I have read in Negative Binomial Regression book that it is still possible for the model to be overdisperesed. I have found code to check for overdispersion in glm
but I am failing to find it for a gam
. I have also encountered suggestions to just check the QQ plot and standardised residuals vs. predicted residuals, but I can not decide from my plots if the data is still overdisperesed. Therefore, I am looking for an equation that would solve my problem.
A good way to check how well the model compares with the observed data (and hence check for overdispersion in the data relative to the conditional distribution implied by the model) is via a rootogram.
I have a blog post showing how to do this for glm()
models using the countreg package, but this works for GAMs too.
The salient parts of the post applied to a GAM version of the model are:
library("coenocliner")
library('mgcv')
## parameters for simulating
set.seed(1)
locs <- runif(100, min = 1, max = 10) # environmental locations
A0 <- 90 # maximal abundance
mu <- 3 # position on gradient of optima
alpha <- 1.5 # parameter of beta response
gamma <- 4 # parameter of beta response
r <- 6 # range on gradient species is present
pars <- list(m = mu, r = r, alpha = alpha, gamma = gamma, A0 = A0)
nb.alpha <- 1.5 # overdispersion parameter 1/theta
zprobs <- 0.3 # prob(y == 0) in binomial model
## simulate some negative binomial data from this response model
nb <- coenocline(locs, responseModel = "beta", params = pars,
countModel = "negbin",
countParams = list(alpha = nb.alpha))
df <- setNames(cbind.data.frame(locs, nb), c("x", "yNegBin"))
OK, so we have a sample of data drawn from a negative binomial sampling distribution and we will now fit two models to these data:
m_pois <- gam(yNegBin ~ s(x), data = df, family = poisson())
m_nb <- gam(yNegBin ~ s(x), data = df, family = nb())
The countreg package is not yet on CRAN but it can be installed from R-Forge:
install.packages("countreg", repos="http://R-Forge.R-project.org")

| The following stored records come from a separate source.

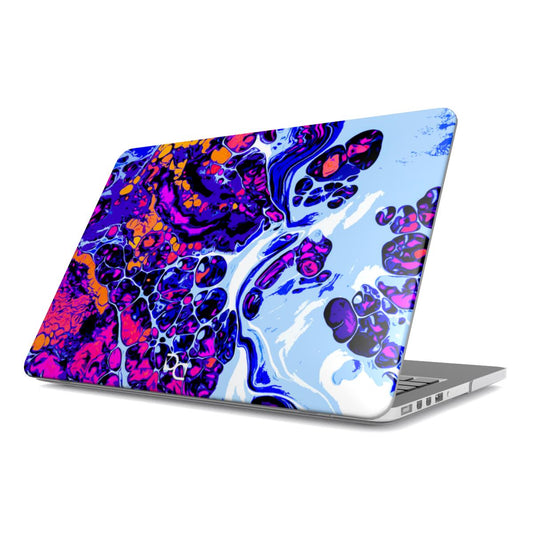 MacBook Case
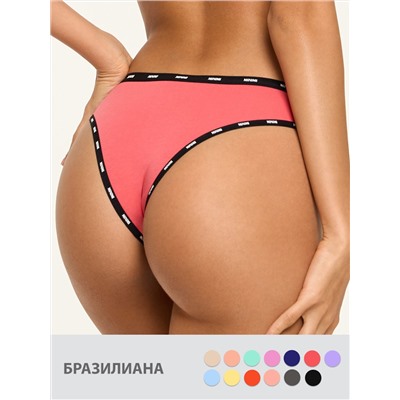 466149 Minimi Трусы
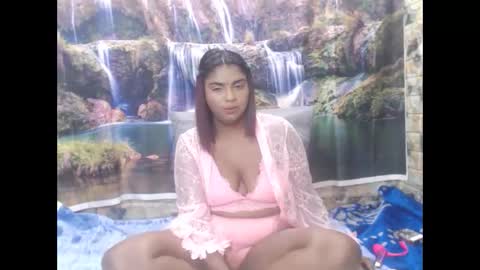 Snapshot of indianmystica694u chatting on 13, 10, 2025 indianmystica694u online show from 13, 10, 2025
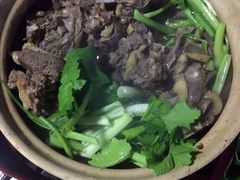 -霞姐屯昌枫木香草鸭店(海螺店)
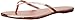 Splendid Women's Madrid Sandal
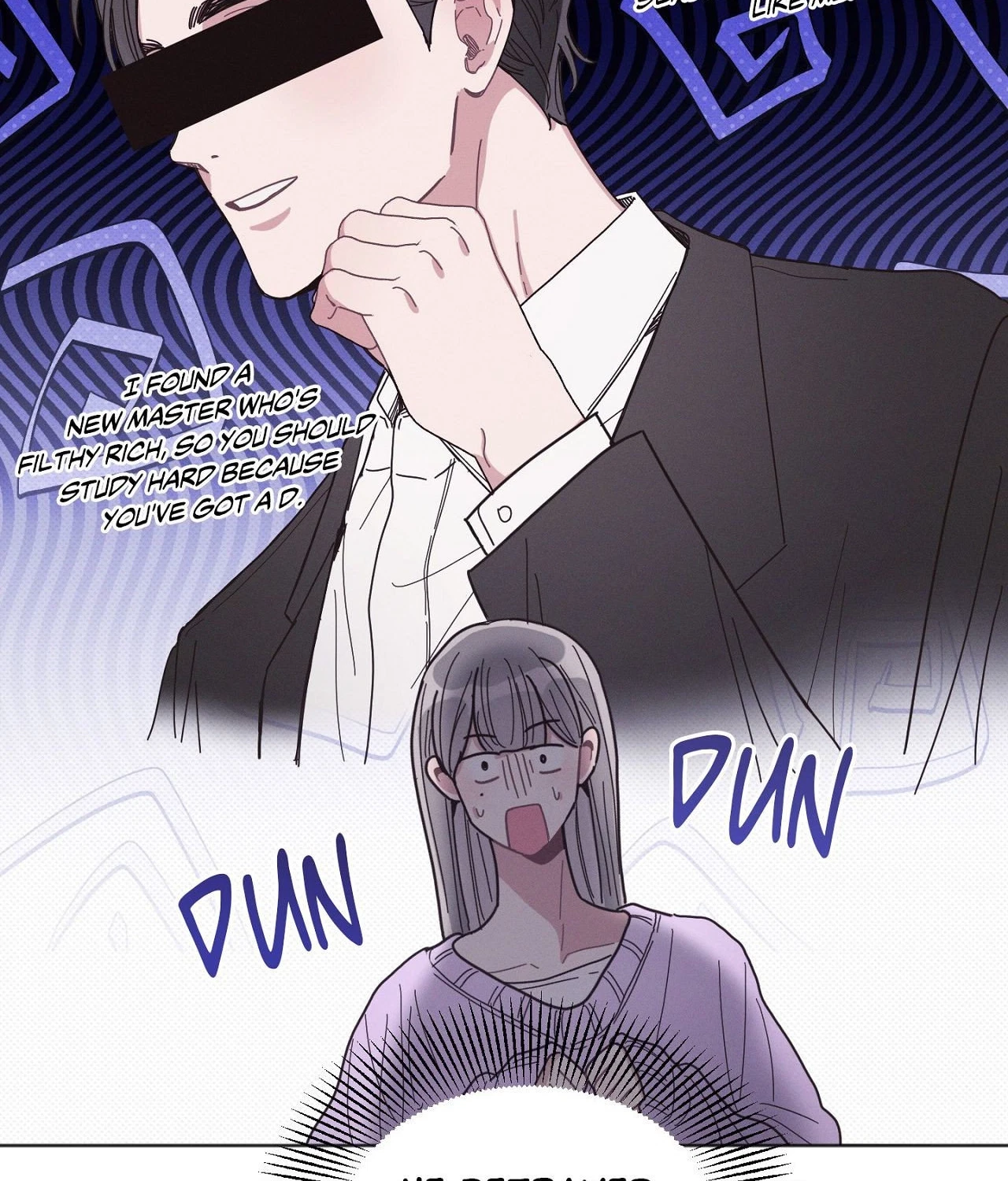 Chapter 18, page 86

Then load the packages and plot the rootograms:
library("countreg")
library("ggplot2")
root_pois <- rootogram(m_pois, style = "hanging", plot = FALSE)

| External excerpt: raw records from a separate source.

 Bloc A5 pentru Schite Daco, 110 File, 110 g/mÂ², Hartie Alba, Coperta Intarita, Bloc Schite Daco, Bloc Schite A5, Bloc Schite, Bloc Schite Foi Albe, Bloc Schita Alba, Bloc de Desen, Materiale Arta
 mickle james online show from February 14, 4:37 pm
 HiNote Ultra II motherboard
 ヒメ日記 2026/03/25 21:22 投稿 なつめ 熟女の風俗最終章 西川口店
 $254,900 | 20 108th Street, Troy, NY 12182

root_nb <- rootogram(m_nb, style = "hanging", plot = FALSE)
Now plot the rootograms for each model:
autoplot(root_pois)
autoplot(root_nb)
This is what we get (after plotting both using cowplot::plot_grid()
to arrange the two rootograms on the same plot)

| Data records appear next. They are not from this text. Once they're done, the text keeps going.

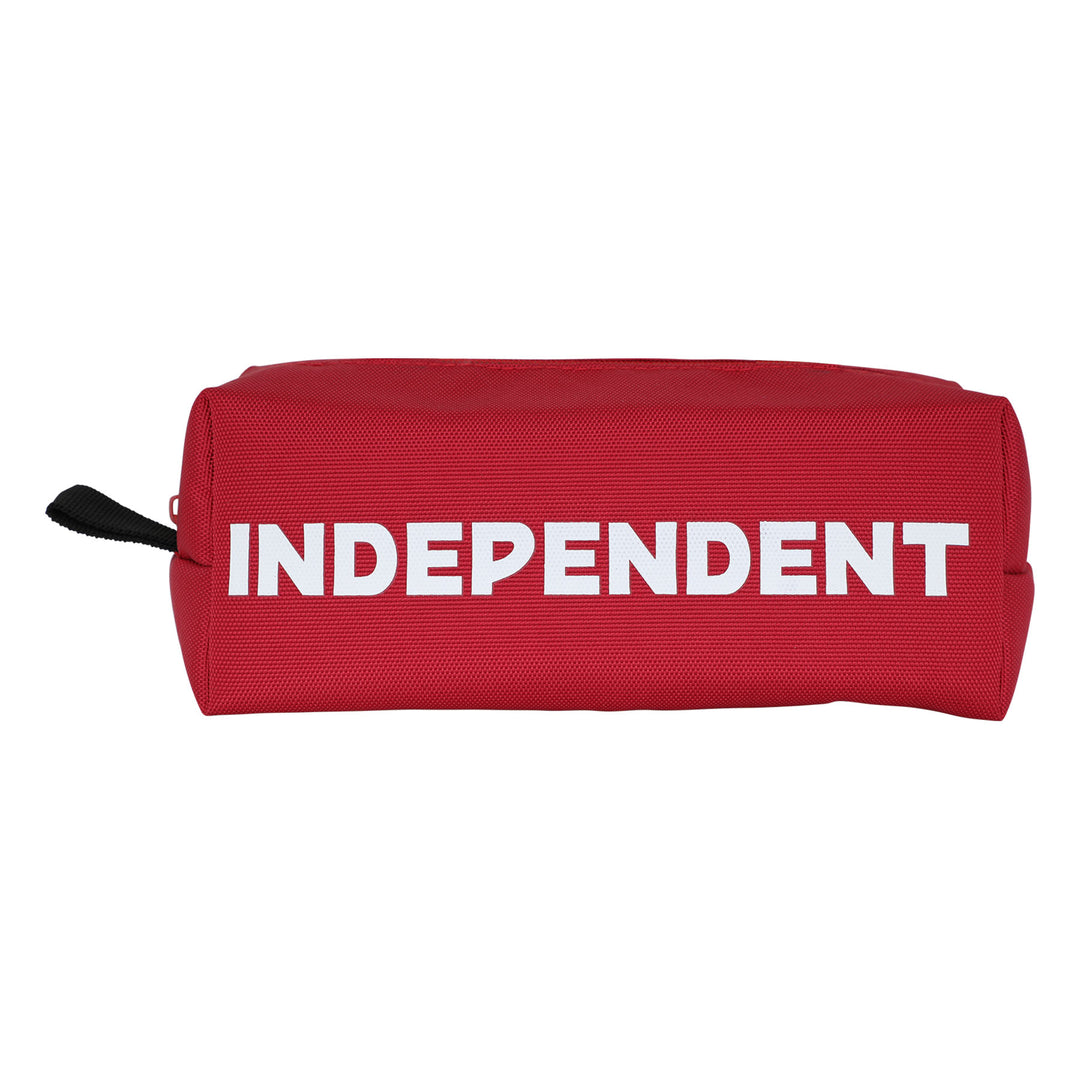 Independent Truck Co Curb Storage Case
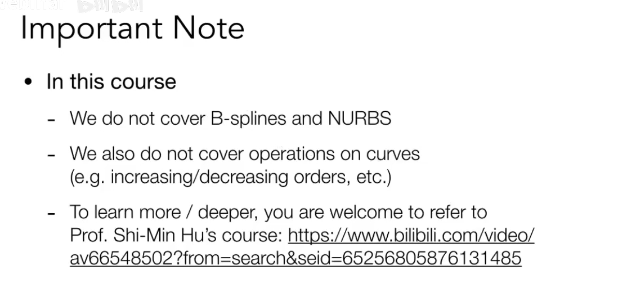 ORA-13030报错怎么破？SDO_GEOMETRY维度问题远程帮你搞定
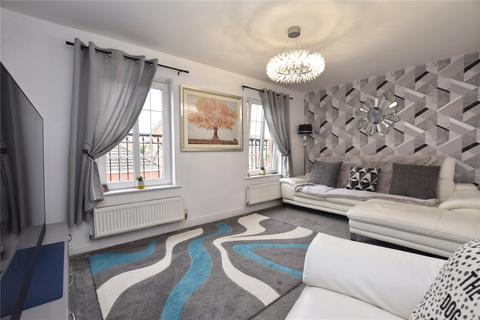undefined, Tangmere Avenue, Hopwood, Heywood, Greater Manchester, OL10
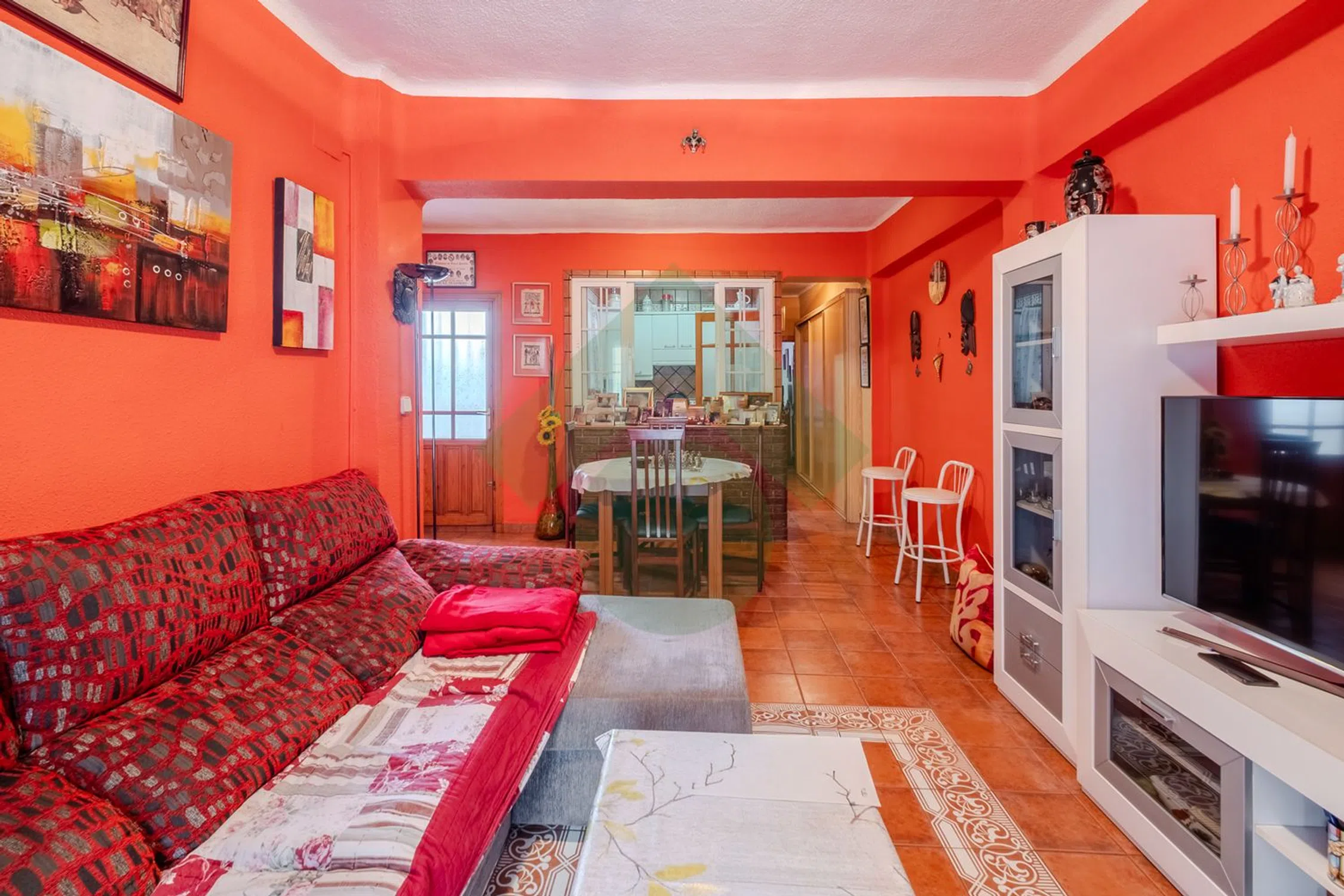 Piso - Photo 6
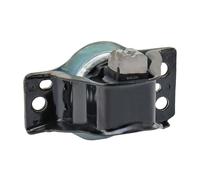 SUPPORTO MOTORE PER RENAULT GRAND SCÉNIC II MEGANE II SCÉNIC II - 8200690091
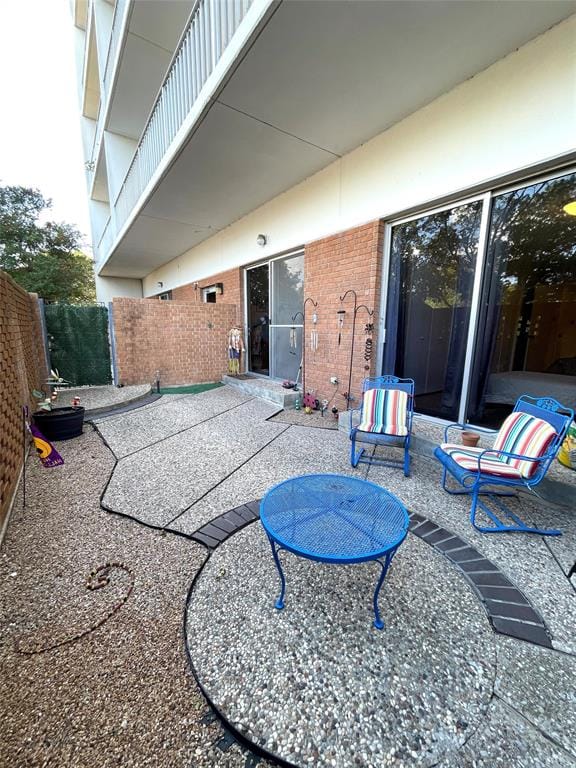 4924 Cobbs Drive # 1H, Waco TX 76710 - Photo 7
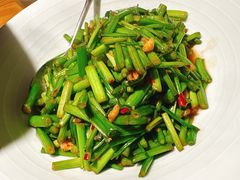 -火候轩品质湘菜·私厨(市府店)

We can see that the negative binomial model does a bit better here than the Poisson GAM for these data — the bottom of the bars are closer to zero throughout the range of the observed counts.
The countreg package has details on how you can add an uncertain band around the zero line as a form of goodness of fit test.
You can also compute the Pearson estimate for the dispersion parameter using the Pearson residuals of each model:
r$> sum(residuals(m_pois, type = "pearson")^2) / df.residual(m_pois)
[1] 28.61546
r$> sum(residuals(m_nb, type = "pearson")^2) / df.residual(m_nb)
[1] 0.5918471
In both cases, these should be 1; we see substantial overdispersion in the Poisson GAM, and some under-dispersion in the Negative Binomial GAM.